> _EXERCISE REQUIREMENTS_
Repeat word for word the part of the passage about the shortest path across a box, starting with "And so the desired" and going on through "c = sqrt(145)".

> _GIVEN PASSAGE_
++++
The way to think about this is to unfold the box into a net, and then measure the length of the path from A to B on the net. The resulting path works out to be the hypotenuse of a right triangle, with one of the dimensions of the box as a leg and the sum of the other two dimensions as the other leg. There are in general three ways to unfold the box, depending on which dimension becomes a leg. Well, the question asks for the shortest distance, so we should choose whichever leg results in the shortest hypotenuse.

Let's choose 5 as the leg, and so 4 + 8 = 12 becomes the other leg. By the Pythagorean Theorem:

5^2 + 12^2 = c^2
25 + 144 = c^2
169 = c^2
13 = c

And so the desired distance is 13 -- and of course, the date of the problem was the thirteenth. But the problem is, how do we know that 13 is the shortest distance? Checking the other two possibilities, we see that if 4 is a leg, the other leg is 5 + 8 = 13 -- and if 13 is a leg, the hypotenuse is more than 13. So we look at the final possibility, where 8 is a leg and 4 + 5 = 9 is the other leg:

8^2 + 9^2 = c^2
64 + 81 = c^2
145 = c^2
c = sqrt(145)

And sqrt(145) is just slightly more than 12 -- it's approximately 12.04. This is much less than 13, and so the shortest distance must be sqrt(145), not 13. Rapoport's calendar is in error.

Since Rapoport gave this problem on Sunday, June 13th, 13 was the intended answer -- but as usual, Twitter users mentioned the other possibilities. Rapoport only checked the distance for one of the three possible nets and completely forgot the other two nets -- and yes, she did acknowledge the error after the Twitter users caught it.

Another Interesting Rapoport Problem

Yesterday there was another problem worth discussing on the Rapoport calendar. This problem is completely visual -- there's nothing to say about it except what's in the diagram. So let me describe it to the best of my ability:

There are four interlocking circles -- Circles M, N, O, P. Lying on Circle M are Points L, O. Lying on Circle N are Points K, L, O. Lying on Circle O are Points L, M, N, P. Lying on Circle P are Points O, Q.
++++
> _SOURCE EXCERPT_
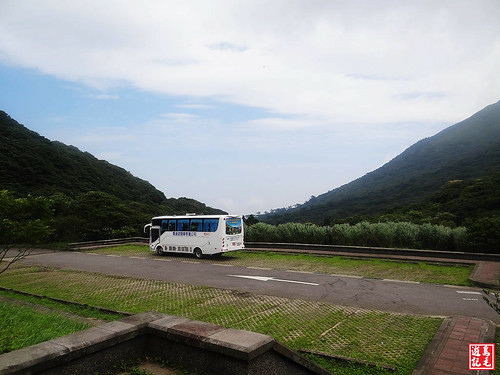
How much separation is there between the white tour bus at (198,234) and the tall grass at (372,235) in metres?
4.66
++++
> _SOLUTION TO THE PROBLEM_
And so the desired distance is 13 -- and of course, the date of the problem was the thirteenth. But the problem is, how do we know that 13 is the shortest distance? Checking the other two possibilities, we see that if 4 is a leg, the other leg is 5 + 8 = 13 -- and if 13 is a leg, the hypotenuse is more than 13. So we look at the final possibility, where 8 is a leg and 4 + 5 = 9 is the other leg:

8^2 + 9^2 = c^2
64 + 81 = c^2
145 = c^2
c = sqrt(145)